▶ _WHAT TO DO_: Copy out all of the records below word for word, leaving nothing out.

▶ _DATASET RECORDS_:

· · · · · · ·

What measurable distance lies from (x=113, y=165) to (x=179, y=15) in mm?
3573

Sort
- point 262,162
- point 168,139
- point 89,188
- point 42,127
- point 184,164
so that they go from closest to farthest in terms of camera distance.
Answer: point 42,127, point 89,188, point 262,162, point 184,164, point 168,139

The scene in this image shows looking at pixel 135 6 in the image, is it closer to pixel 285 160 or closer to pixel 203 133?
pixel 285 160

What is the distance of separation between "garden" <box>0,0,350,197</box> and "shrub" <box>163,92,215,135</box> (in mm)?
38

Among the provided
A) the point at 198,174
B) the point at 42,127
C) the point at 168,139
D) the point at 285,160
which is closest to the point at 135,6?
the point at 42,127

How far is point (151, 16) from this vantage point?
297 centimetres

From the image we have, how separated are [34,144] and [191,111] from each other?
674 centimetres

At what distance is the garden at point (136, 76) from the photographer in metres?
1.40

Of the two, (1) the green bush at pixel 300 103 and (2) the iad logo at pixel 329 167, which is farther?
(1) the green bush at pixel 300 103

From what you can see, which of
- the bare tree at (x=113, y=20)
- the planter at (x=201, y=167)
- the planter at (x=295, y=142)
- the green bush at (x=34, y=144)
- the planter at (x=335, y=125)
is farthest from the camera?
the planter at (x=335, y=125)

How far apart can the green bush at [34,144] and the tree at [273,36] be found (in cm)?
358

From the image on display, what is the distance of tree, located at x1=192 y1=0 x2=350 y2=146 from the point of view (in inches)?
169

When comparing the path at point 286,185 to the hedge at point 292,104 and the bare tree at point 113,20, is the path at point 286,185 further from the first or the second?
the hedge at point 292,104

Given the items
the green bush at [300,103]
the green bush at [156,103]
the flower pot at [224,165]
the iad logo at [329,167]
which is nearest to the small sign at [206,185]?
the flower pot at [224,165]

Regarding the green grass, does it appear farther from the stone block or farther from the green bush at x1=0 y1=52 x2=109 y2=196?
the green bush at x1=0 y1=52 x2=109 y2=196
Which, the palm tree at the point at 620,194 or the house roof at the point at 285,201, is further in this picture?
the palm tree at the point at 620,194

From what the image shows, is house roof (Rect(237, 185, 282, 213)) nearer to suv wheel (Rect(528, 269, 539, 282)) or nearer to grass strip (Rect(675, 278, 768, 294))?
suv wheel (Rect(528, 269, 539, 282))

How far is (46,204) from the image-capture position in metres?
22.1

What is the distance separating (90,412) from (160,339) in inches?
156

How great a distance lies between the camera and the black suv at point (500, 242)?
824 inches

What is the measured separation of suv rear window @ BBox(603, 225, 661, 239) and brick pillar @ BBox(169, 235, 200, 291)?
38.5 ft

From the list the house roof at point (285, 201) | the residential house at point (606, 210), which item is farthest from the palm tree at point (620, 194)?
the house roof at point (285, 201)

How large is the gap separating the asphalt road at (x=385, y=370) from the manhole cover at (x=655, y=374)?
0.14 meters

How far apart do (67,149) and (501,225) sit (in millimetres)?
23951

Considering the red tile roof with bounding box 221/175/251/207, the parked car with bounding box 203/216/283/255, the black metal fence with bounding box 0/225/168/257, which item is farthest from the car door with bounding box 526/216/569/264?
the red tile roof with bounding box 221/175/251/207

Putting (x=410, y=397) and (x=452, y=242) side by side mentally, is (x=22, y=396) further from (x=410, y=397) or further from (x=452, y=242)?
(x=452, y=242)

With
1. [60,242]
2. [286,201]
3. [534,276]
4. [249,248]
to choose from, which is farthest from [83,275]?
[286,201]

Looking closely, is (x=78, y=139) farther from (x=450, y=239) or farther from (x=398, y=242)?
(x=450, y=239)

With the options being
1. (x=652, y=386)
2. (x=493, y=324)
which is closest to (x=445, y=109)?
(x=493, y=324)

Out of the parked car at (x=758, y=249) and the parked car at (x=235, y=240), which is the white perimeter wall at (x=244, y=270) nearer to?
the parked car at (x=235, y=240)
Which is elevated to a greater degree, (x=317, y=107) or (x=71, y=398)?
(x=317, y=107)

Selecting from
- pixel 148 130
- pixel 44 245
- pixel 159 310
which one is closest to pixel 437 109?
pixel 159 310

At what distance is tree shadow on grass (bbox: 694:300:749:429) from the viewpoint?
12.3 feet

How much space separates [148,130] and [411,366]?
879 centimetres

· · · · · · ·

▶ _TASK RESPONSE_:
What measurable distance lies from (x=113, y=165) to (x=179, y=15) in mm?
3573

Sort
- point 262,162
- point 168,139
- point 89,188
- point 42,127
- point 184,164
so that they go from closest to farthest in terms of camera distance.
Answer: point 42,127, point 89,188, point 262,162, point 184,164, point 168,139

The scene in this image shows looking at pixel 135 6 in the image, is it closer to pixel 285 160 or closer to pixel 203 133?
pixel 285 160

What is the distance of separation between "garden" <box>0,0,350,197</box> and "shrub" <box>163,92,215,135</box> (in mm)?
38

Among the provided
A) the point at 198,174
B) the point at 42,127
C) the point at 168,139
D) the point at 285,160
which is closest to the point at 135,6?
the point at 42,127

How far is point (151, 16) from this vantage point?
297 centimetres

From the image we have, how separated are [34,144] and [191,111] from each other?
674 centimetres

At what distance is the garden at point (136, 76) from the photographer in metres?
1.40

Of the two, (1) the green bush at pixel 300 103 and (2) the iad logo at pixel 329 167, which is farther?
(1) the green bush at pixel 300 103

From what you can see, which of
- the bare tree at (x=113, y=20)
- the planter at (x=201, y=167)
- the planter at (x=295, y=142)
- the green bush at (x=34, y=144)
- the planter at (x=335, y=125)
is farthest from the camera?
the planter at (x=335, y=125)

How far apart can the green bush at [34,144] and the tree at [273,36] be found (in cm)?
358

From the image on display, what is the distance of tree, located at x1=192 y1=0 x2=350 y2=146 from the point of view (in inches)?
169

When comparing the path at point 286,185 to the hedge at point 292,104 and the bare tree at point 113,20, is the path at point 286,185 further from the first or the second?
the hedge at point 292,104

Given the items
the green bush at [300,103]
the green bush at [156,103]
the flower pot at [224,165]
the iad logo at [329,167]
which is nearest to the small sign at [206,185]?
the flower pot at [224,165]

Regarding the green grass, does it appear farther from the stone block or farther from the green bush at x1=0 y1=52 x2=109 y2=196?
the green bush at x1=0 y1=52 x2=109 y2=196
Which, the palm tree at the point at 620,194 or the house roof at the point at 285,201, is further in this picture?
the palm tree at the point at 620,194

From what the image shows, is house roof (Rect(237, 185, 282, 213)) nearer to suv wheel (Rect(528, 269, 539, 282)) or nearer to grass strip (Rect(675, 278, 768, 294))?
suv wheel (Rect(528, 269, 539, 282))

How far is (46,204) from the image-capture position in metres?
22.1

What is the distance separating (90,412) from (160,339) in inches?
156

How great a distance lies between the camera and the black suv at point (500, 242)?
824 inches

What is the measured separation of suv rear window @ BBox(603, 225, 661, 239) and brick pillar @ BBox(169, 235, 200, 291)?
38.5 ft

From the list the house roof at point (285, 201) | the residential house at point (606, 210), which item is farthest from the palm tree at point (620, 194)?
the house roof at point (285, 201)

How large is the gap separating the asphalt road at (x=385, y=370) from the manhole cover at (x=655, y=374)?
0.14 meters

How far apart do (67,149) and (501,225) sit (in millimetres)?
23951

Considering the red tile roof with bounding box 221/175/251/207, the parked car with bounding box 203/216/283/255, the black metal fence with bounding box 0/225/168/257, which item is farthest from the car door with bounding box 526/216/569/264?
the red tile roof with bounding box 221/175/251/207

Putting (x=410, y=397) and (x=452, y=242) side by side mentally, is (x=22, y=396) further from (x=410, y=397) or further from (x=452, y=242)?
(x=452, y=242)

With
1. [60,242]
2. [286,201]
3. [534,276]
4. [249,248]
to choose from, which is farthest from [83,275]?
[286,201]

Looking closely, is (x=78, y=139) farther from (x=450, y=239) or farther from (x=398, y=242)?
(x=450, y=239)

With the options being
1. (x=652, y=386)
2. (x=493, y=324)
which is closest to (x=445, y=109)?
(x=493, y=324)

Out of the parked car at (x=758, y=249) and the parked car at (x=235, y=240), which is the white perimeter wall at (x=244, y=270) nearer to?
the parked car at (x=235, y=240)
Which is elevated to a greater degree, (x=317, y=107) or (x=71, y=398)?
(x=317, y=107)

Selecting from
- pixel 148 130
- pixel 44 245
- pixel 159 310
which one is closest to pixel 437 109?
pixel 159 310

At what distance is tree shadow on grass (bbox: 694:300:749:429) from the viewpoint?
12.3 feet

How much space separates [148,130] and [411,366]?
879 centimetres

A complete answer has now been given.